Tuesday, October 03, 2006

When you became a patient yourself only you will feel....

Is not easy to relate this experience here! I have been a doctor for the past 10 years however, today I only realise how sensitive a person could be when you become a patient yourself!

I am blessed with a daughter of 2 years old, then my husband and I decided to plan for a second baby. We were physically apart as I need to complete my training overseas for a year, therefore when we finally reunited, we were planning for this pregnancy instantly! We were very glad that I was found pregnant with our second baby early August, as I am a medical doctor, I was very aware of my missing menses for the first few days, further more, I did feel some physical changes which was related to early pregnancy! I went for an early scan with the help of my OBGYN friend, it was confirmed then with an intraunterine sac! I told my husband the good news and we were very excited!

I was feeling nuaseated and vomitted in the early few weeks of the gestation, soon the whole department knew the good news and all of them shared my happiness! I had a second scan at about 8 weeks POA, and again was told that the fetus was fine! With the busy schedule of mine, I did not have a subsequent scan till I developed spotting few days ago after returning from meeting elsewhere. I told my OBGYN that the spotting was only 2 days and I did not feel pain. At 12 weeks of POA, I finally went for a third scan with this time, I insisted my husband to follow as I did not know why, I felt I need him to be with me this time! True enough, bad news happened to me when my OBGYN friend told me that I am having a fatal fetal anomaly- anencepahlic fetal! I thought the news was broke to me as a joke, as I did not register it until my OBGYN friend stressed again that the fetal had no cranium on the scan! I looked at my husband and thought that my world is coming down and falling apart!

We had a second opinion from another fetal maternal specialist which confirmed our worst nightmares about this baby! I was being told as a medical doctor the terms and the future of this fetal condition, which I knew well about! I had witessed the delivery of anencephalic baby before when I was doing my internship years ago! I fully understood what the condition is all about, and the choice is for TOP(termination of pregnancy).

Both of us after discussion and with much difficulty, we agreed to go for TOP as soon as possible in view of the fetal condition. Therefore, I took the next day off to be admitted to the ward for TOP (wish to spend some time with my first daughter before admission). The day came, I was admitted to the ward with admission form filled up with diagnosis: For TOP with cervagem - fetal anomaly.

In the admission form, my name was not prefix with Dr in front, just like a normal layman's name, and the staff in the ward as usual, took the form and discussed with the rest of the staff in front of the counter, in front of me as a patient about what to do for me, one said:"For TOP with cervagem, need to indent medicine". Another staff said:"for what?" She replied:"Fetal anomaly!" everything was said in loud and infront of me as a patient, and at that moment I felt like a knife cutting through my heart and it hurts me a lot, the whole nigth I went through my emotional trumoil and ups and downs to get myself to do TOP, and now with the comment like this, I felt so bad about the way the staff discussing the condition in front of me, without taking care of my feelings!
________________________
Instructions to follow:
Echo the blog post word for word, beginning at the words "In the admission" and stopping after "of my feelings!". These records have nothing to do with the blog post.

Scene geometry reasoning data:
________________________
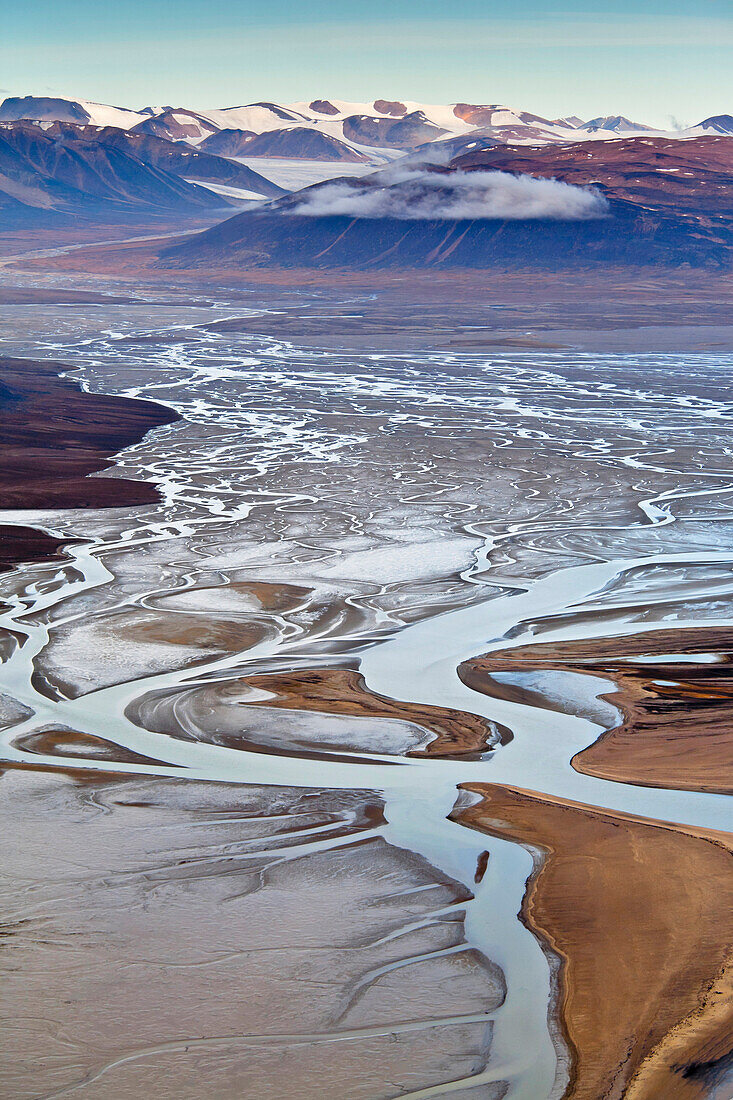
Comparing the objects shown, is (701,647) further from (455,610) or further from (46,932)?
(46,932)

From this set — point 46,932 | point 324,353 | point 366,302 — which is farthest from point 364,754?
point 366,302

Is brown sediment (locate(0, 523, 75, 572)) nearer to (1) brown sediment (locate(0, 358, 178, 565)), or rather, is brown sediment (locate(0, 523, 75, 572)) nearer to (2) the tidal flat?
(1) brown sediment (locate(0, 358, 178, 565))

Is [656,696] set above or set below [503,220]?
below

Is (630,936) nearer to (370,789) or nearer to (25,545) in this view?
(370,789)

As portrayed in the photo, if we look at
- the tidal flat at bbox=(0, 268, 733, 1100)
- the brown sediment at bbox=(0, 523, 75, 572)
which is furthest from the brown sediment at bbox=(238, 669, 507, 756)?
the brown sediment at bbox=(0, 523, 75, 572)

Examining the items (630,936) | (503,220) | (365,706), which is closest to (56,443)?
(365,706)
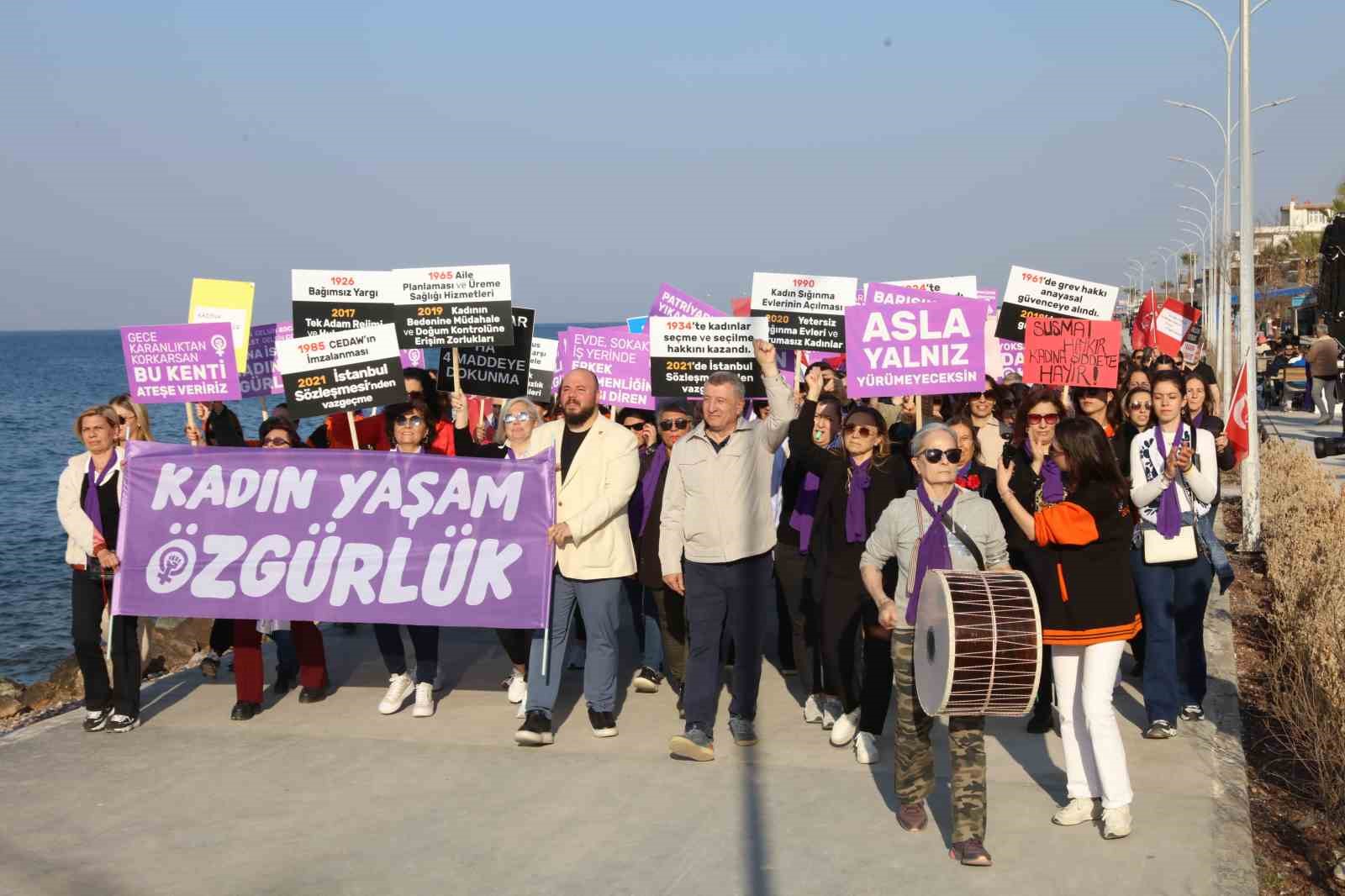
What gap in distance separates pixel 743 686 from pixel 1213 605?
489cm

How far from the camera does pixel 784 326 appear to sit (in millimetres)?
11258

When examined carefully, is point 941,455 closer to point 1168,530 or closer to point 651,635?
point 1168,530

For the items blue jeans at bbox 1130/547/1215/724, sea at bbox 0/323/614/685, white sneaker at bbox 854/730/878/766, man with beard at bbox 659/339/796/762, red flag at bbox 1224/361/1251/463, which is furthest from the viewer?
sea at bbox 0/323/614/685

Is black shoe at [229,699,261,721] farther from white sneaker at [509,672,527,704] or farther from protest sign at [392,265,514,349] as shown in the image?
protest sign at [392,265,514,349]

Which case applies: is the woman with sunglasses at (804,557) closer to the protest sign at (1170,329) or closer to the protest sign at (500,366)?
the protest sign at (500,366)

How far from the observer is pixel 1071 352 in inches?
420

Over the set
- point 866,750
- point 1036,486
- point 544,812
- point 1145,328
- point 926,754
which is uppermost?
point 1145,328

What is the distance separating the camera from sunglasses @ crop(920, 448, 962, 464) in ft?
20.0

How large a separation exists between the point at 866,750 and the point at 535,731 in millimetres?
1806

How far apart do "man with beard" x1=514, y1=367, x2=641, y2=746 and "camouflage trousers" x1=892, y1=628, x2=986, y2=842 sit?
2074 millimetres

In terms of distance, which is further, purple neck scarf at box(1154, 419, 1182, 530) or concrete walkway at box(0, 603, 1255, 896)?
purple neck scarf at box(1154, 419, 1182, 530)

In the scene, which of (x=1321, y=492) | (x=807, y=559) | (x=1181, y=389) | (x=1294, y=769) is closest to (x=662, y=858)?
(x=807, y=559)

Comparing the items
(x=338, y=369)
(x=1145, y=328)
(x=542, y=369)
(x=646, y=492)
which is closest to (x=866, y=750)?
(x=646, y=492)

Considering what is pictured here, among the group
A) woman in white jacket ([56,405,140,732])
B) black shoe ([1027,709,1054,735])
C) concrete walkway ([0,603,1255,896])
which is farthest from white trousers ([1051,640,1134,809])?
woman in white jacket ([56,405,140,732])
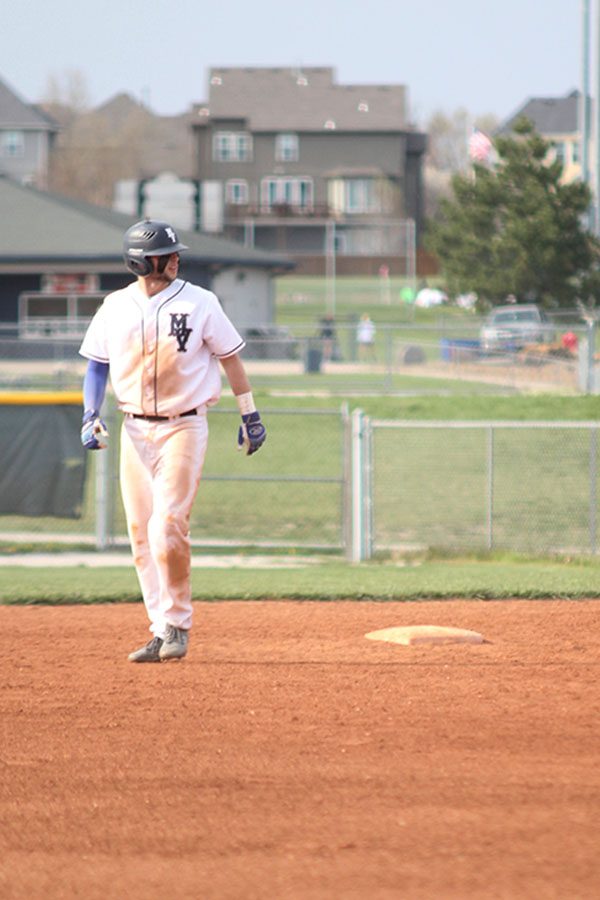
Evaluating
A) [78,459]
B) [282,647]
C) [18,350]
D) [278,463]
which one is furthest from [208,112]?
________________________
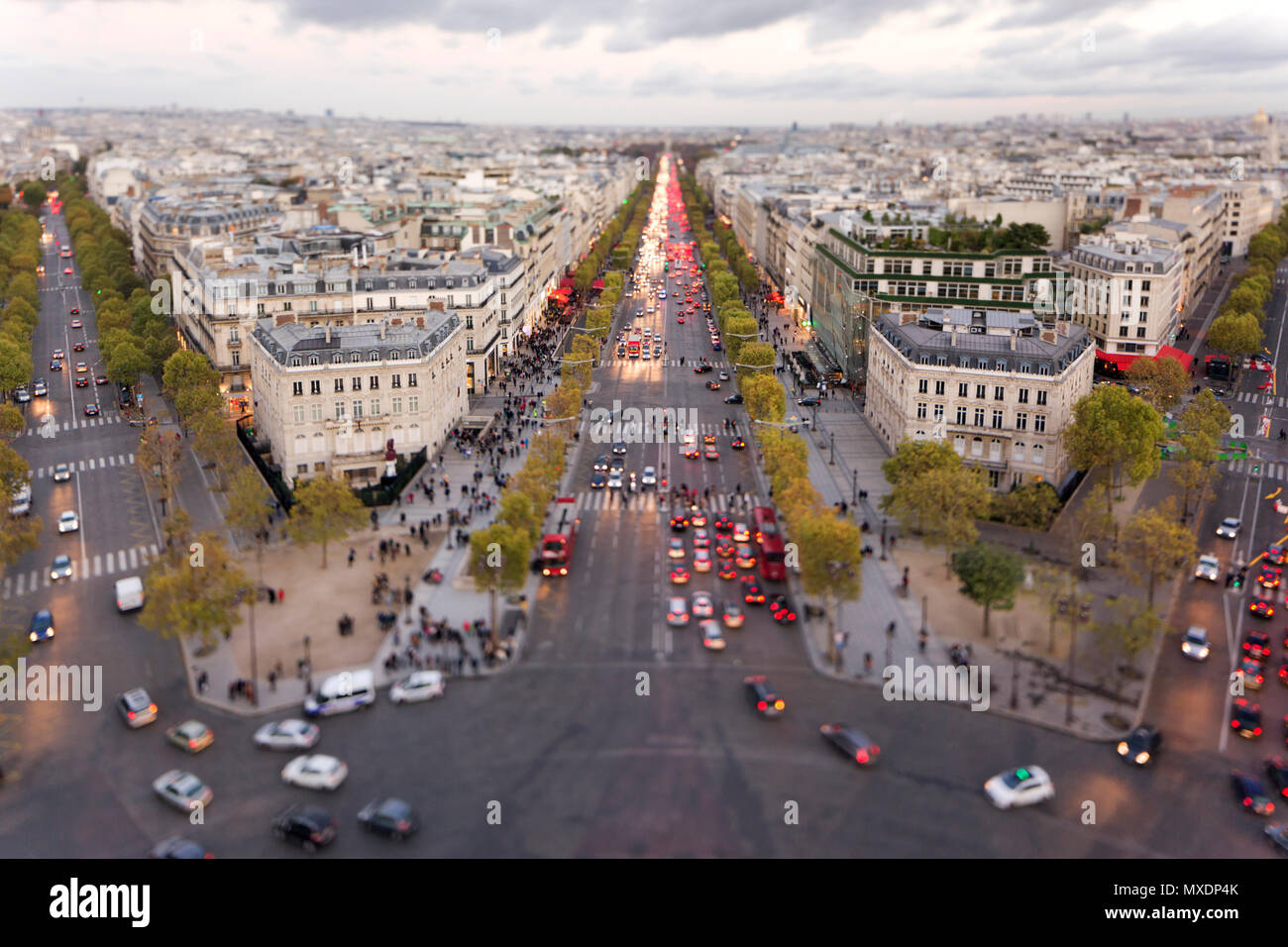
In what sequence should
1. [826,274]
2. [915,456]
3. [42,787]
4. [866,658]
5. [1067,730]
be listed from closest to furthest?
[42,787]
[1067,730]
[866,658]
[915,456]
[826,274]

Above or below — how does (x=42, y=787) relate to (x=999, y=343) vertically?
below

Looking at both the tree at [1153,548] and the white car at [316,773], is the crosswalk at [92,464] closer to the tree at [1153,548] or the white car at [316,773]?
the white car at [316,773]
________________________
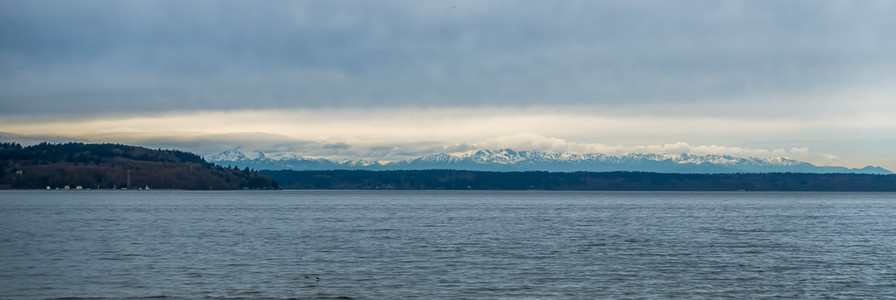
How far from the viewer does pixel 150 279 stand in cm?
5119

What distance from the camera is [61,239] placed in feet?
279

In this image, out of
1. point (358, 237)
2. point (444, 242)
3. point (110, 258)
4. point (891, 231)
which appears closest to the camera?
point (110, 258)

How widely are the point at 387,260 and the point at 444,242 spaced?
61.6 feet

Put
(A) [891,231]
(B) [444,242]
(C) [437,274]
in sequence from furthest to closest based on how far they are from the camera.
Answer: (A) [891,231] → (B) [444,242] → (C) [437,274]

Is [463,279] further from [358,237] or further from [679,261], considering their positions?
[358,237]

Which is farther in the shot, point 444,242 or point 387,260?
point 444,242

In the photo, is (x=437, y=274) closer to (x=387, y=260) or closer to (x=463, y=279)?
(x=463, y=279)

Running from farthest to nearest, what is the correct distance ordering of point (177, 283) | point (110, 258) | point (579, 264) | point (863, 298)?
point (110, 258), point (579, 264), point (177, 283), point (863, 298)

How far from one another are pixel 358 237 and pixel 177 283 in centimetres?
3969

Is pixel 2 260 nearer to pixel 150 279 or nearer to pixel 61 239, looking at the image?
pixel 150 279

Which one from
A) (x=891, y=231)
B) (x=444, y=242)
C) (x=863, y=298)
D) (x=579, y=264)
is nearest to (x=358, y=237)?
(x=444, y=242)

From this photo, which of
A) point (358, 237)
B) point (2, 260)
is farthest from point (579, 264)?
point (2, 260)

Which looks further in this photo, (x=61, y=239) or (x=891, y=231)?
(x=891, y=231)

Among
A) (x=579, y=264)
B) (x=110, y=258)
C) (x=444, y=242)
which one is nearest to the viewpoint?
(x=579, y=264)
________________________
Answer box:
In the admission form, my name was not prefix with Dr in front, just like a normal layman's name, and the staff in the ward as usual, took the form and discussed with the rest of the staff in front of the counter, in front of me as a patient about what to do for me, one said:"For TOP with cervagem, need to indent medicine". Another staff said:"for what?" She replied:"Fetal anomaly!" everything was said in loud and infront of me as a patient, and at that moment I felt like a knife cutting through my heart and it hurts me a lot, the whole nigth I went through my emotional trumoil and ups and downs to get myself to do TOP, and now with the comment like this, I felt so bad about the way the staff discussing the condition in front of me, without taking care of my feelings!